Can you print the section of the research projects text below, starting with "Methodology: In partnership" and going on through "UNESCO Regional Office)."?

## Text segment:
** begin **
Methodology: To install a monitoring network for airborne particulates in Fiji (2019) and across the Pacific (2020-2025) that measures air quality in urban, non-urban environments and in relation to regional air quality. To then compare this data with existing health and mortality data to develop a risk and impact framework for total environment health and air quality in Pacific Island Countries.
2. Floating Mangrove Plantations
Project partner: UNESCO Regional UNESCO Office for Asia/Pacific
Identified Research Need: Mangrove forests are in severe decline in many countries due to legal and illegal clearing, resulting in the loss of their range of benefits to society and the environment, including livelihoods reliant on fishing and natural timber for energy production and shoreline stabilisation. UNESCO has conducted primary feasibility research into floating mangrove plantations to counter this demand.
Research Goal: To demonstrate the seaworthiness of floating pontoons for growing and harvesting mangrove forests is to be trailed.
Methodology: In partnership with UNESCO, an honours research project is underway to design and test scale model floating mangrove pontoons at UNSW’s Water Research Lab. This research is co-supervised by A. Dansie, W. Glamore and the B. Böers (Chief Scientist of the UNESCO Regional Office).
3. Plastic pollution at the river basin level – human behavior, waste management in river basins that serve as major sources of microplastic in the global ocean
Project partners: University of South Pacific (Fiji) plus Indonesian and Chinese University partners TBD
Identified Research Need: Plastic-choked rivers in many developing countries, concentrated in Asia, are a result of ineffective waste management practices and local government capacity, as well as a key source of ocean microplastics. Preventing macroplastics from entering the environment in the first place requires intervention in human behavior and societal systems. This project aims to address both of these factors alongside engineering and environmental management solutions to remove plastic already in our environment.
Research Goal: To improve the waste management practices and capacity at the river basin-level to reduce plastic pollution in rivers, and ultimately the ocean, and improve the quality of life of people in poor rural and urban slum communities.
Methodology: To send UNSW students to India, Fiji, Indonesia and China and immerse with both social and natural science educators at their host institution and develop monitoring and surveys in the surrounding communities and environment. Both household surveys and quantification of litter in waterways will be undertaken. Data and experiences collected in each country will be collected and published as both peer reviewed literature and country-specific policy recommendations.
** end **
## Dataset section:
** begin **
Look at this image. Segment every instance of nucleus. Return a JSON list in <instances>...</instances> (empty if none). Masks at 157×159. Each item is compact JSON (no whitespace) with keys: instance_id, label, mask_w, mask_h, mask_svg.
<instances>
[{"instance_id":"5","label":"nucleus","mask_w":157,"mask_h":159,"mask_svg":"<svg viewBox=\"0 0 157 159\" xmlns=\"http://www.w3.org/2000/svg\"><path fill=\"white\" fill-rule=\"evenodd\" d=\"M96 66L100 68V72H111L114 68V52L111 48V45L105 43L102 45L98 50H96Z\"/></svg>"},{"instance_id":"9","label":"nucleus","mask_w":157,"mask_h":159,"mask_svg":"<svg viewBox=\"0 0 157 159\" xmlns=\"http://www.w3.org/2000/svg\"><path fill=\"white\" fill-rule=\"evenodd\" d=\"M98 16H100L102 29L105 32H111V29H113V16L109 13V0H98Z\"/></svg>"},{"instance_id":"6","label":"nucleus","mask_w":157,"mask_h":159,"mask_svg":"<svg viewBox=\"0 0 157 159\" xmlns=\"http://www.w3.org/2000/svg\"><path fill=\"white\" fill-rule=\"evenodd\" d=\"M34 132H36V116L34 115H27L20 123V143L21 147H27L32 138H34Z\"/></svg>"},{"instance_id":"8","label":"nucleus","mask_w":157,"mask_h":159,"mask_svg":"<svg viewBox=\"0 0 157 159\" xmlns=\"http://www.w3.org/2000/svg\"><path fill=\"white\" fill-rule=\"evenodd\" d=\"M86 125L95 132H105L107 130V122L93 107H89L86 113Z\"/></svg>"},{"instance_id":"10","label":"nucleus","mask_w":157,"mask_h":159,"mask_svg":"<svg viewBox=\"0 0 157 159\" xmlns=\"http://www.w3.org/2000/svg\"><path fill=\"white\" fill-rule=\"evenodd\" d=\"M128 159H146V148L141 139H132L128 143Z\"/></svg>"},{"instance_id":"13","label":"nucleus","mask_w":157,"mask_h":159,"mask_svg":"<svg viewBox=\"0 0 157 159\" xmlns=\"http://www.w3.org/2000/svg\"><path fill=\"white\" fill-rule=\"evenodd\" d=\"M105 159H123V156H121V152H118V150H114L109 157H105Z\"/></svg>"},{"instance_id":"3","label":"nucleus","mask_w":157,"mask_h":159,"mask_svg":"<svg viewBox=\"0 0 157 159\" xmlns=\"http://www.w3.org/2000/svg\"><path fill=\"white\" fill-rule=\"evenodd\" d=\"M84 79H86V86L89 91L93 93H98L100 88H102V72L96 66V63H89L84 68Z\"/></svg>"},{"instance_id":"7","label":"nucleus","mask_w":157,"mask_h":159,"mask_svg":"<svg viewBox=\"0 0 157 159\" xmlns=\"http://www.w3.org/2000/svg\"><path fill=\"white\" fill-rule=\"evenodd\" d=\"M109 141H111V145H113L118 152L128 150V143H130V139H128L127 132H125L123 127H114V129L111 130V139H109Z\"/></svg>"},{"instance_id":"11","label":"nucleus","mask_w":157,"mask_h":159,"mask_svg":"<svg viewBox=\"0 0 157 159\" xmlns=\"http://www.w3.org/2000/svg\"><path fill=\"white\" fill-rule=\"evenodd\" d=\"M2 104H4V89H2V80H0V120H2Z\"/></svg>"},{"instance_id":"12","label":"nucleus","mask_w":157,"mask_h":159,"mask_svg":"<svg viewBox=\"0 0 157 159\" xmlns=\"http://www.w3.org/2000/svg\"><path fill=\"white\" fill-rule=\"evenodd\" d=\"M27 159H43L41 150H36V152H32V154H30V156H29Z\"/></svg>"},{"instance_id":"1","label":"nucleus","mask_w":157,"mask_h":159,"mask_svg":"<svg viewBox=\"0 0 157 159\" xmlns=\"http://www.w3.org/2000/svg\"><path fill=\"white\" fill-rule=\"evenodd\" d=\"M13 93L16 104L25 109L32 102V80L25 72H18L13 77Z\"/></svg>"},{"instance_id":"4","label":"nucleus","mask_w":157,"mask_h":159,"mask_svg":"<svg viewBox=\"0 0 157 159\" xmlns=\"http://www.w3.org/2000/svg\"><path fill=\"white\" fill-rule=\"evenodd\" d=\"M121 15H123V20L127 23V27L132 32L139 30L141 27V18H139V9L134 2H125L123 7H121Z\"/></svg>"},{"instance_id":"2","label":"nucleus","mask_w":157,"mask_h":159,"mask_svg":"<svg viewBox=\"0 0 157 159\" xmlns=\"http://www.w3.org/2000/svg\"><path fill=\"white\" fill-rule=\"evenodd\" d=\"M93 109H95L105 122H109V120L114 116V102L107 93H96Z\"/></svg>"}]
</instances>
** end **
## Task response:
Methodology: In partnership with UNESCO, an honours research project is underway to design and test scale model floating mangrove pontoons at UNSW’s Water Research Lab. This research is co-supervised by A. Dansie, W. Glamore and the B. Böers (Chief Scientist of the UNESCO Regional Office).